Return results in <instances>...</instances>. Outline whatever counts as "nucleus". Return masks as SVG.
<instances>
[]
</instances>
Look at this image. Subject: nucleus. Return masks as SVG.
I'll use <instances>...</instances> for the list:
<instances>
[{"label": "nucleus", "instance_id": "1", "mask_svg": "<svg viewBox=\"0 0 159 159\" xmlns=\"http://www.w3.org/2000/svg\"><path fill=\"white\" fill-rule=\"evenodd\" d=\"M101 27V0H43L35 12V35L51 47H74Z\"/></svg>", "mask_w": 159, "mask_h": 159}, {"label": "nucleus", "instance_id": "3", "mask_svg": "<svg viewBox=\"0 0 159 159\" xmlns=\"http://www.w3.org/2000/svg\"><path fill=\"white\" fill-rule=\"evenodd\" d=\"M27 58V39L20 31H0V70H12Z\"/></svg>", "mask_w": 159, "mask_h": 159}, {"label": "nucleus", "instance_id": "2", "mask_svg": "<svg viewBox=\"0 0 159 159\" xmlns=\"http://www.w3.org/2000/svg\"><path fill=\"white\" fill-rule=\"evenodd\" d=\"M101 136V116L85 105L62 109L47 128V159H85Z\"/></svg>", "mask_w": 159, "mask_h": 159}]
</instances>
= = =
Reproduce word for word the part of the listing running from the line containing "Look at this" to the end of the listing, including both the first and last lines.

Look at this image. Subject: nucleus. Return masks as SVG.
I'll use <instances>...</instances> for the list:
<instances>
[{"label": "nucleus", "instance_id": "1", "mask_svg": "<svg viewBox=\"0 0 159 159\" xmlns=\"http://www.w3.org/2000/svg\"><path fill=\"white\" fill-rule=\"evenodd\" d=\"M101 27V0H43L35 12V35L51 47H74Z\"/></svg>", "mask_w": 159, "mask_h": 159}, {"label": "nucleus", "instance_id": "3", "mask_svg": "<svg viewBox=\"0 0 159 159\" xmlns=\"http://www.w3.org/2000/svg\"><path fill=\"white\" fill-rule=\"evenodd\" d=\"M27 58V39L20 31H0V70H12Z\"/></svg>", "mask_w": 159, "mask_h": 159}, {"label": "nucleus", "instance_id": "2", "mask_svg": "<svg viewBox=\"0 0 159 159\" xmlns=\"http://www.w3.org/2000/svg\"><path fill=\"white\" fill-rule=\"evenodd\" d=\"M101 136V116L85 105L62 109L47 128V159H85Z\"/></svg>", "mask_w": 159, "mask_h": 159}]
</instances>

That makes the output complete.